The bank, one of two remaining family run Hong Kong banks, said the sale would improve the value of its business. It said the decision should also help its financial position and allow it to concentrate on its core banking business in mainland China and Hong Kong.

"With a nimbler business, we will be better positioned to pursue our strategic priorities, thereby strengthening our core operations, supporting our growth initiatives and optimizing shareholder return," BEA's joint chief executives Brian Li Man-bun and Adrian Li Man-Kiu said.

"The sale of BEA Life will be a good first step and we look forward to continuing our engagement while the company follows through on this and the other important conclusions of the review," Jonathan Pollock, joint chief executive and chief investment officer at Elliott Management Corp., said.

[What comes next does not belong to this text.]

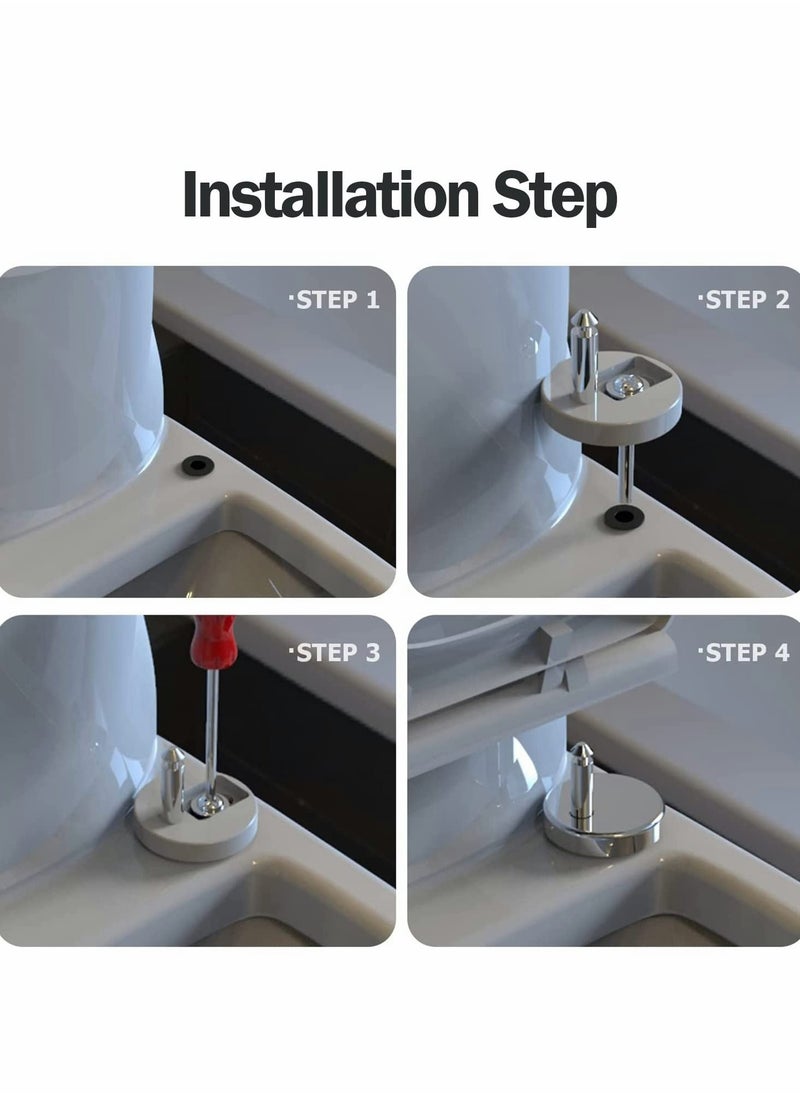 Installation Step

·STEP 1

·STEP 2

·STEP 3

·STEP 4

BEA said it would seek a partnership with the buyer of its insurance business through a long-term exclusive distribution agreement. This will allow the bank to continue selling insurance through its own banks.

BEA decided on a strategic review of its business in March - putting an end to a five-year legal battle with U.S. activist hedge fund Elliot Management. After BEA agreed to the review Elliot halted legal action against the company.

U.S. investment bank Goldman Sachs, which helped BEA's strategic review, will be the financial adviser for the sale of the life insurance unit. As of the end of last year BEA's life insurance business generated gross written premiums of around HK$4.8 billion ($619 million).

BEA will explore new ways to increase its core businesses including attracting more depositors and potential strategic partnerships for banking.

BEA will concentrate on wealth management to increase fee-based income. It will introduce new ways to improve risk management and lower its cost-to-income ratio.